● Exercise details
Skip the pictures. Return exactly the lines from the one containing "Custom Made Fronts" through the end of the entries below.

● Source material
++++++++++++++++++++
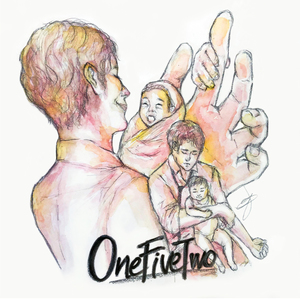 Onefivetwo single artwork
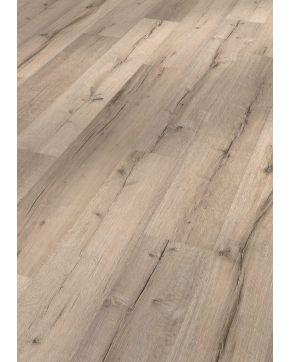 Laminátová podlaha Meister LC 150 DUB ROZPRASKANÝ KAPUČÍNO 6318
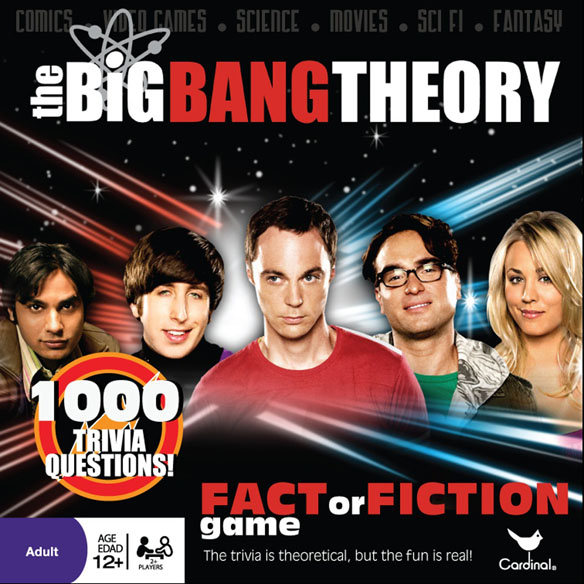Big Bang Theory Trvia Game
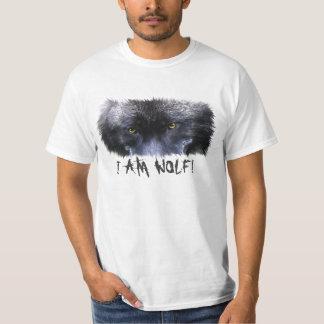 """Le loup gris observe """"je suis l'art de faune de t-shirts"""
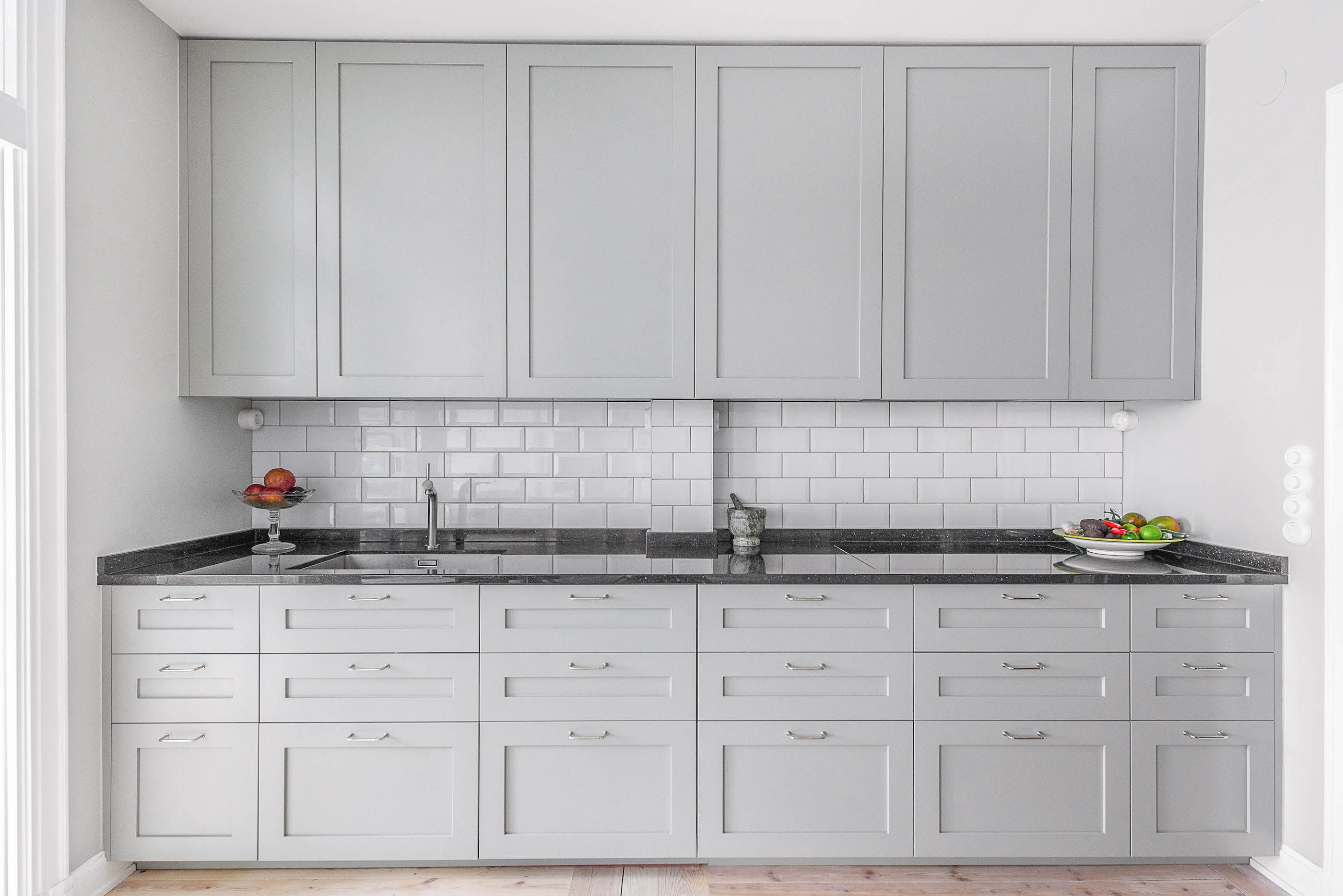 Custom Made Fronts For Ikea Kitchen Cabinet Frames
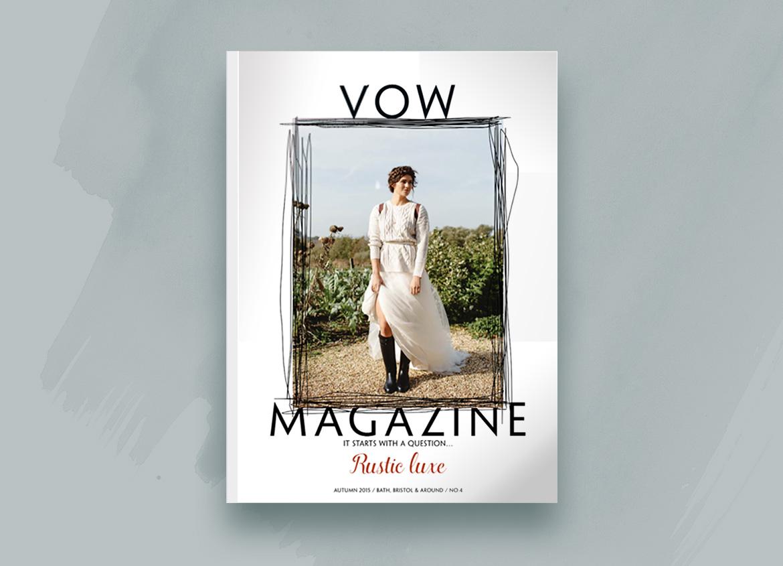 Coco press - VOW Magazine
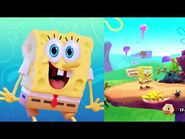 SpongeBob SquarePants Showcase – Nickelodeon All-Star Brawl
++++++++++++++++++++
● Exercise response
 Custom Made Fronts For Ikea Kitchen Cabinet Frames
 Coco press - VOW Magazine
 SpongeBob SquarePants Showcase – Nickelodeon All-Star Brawl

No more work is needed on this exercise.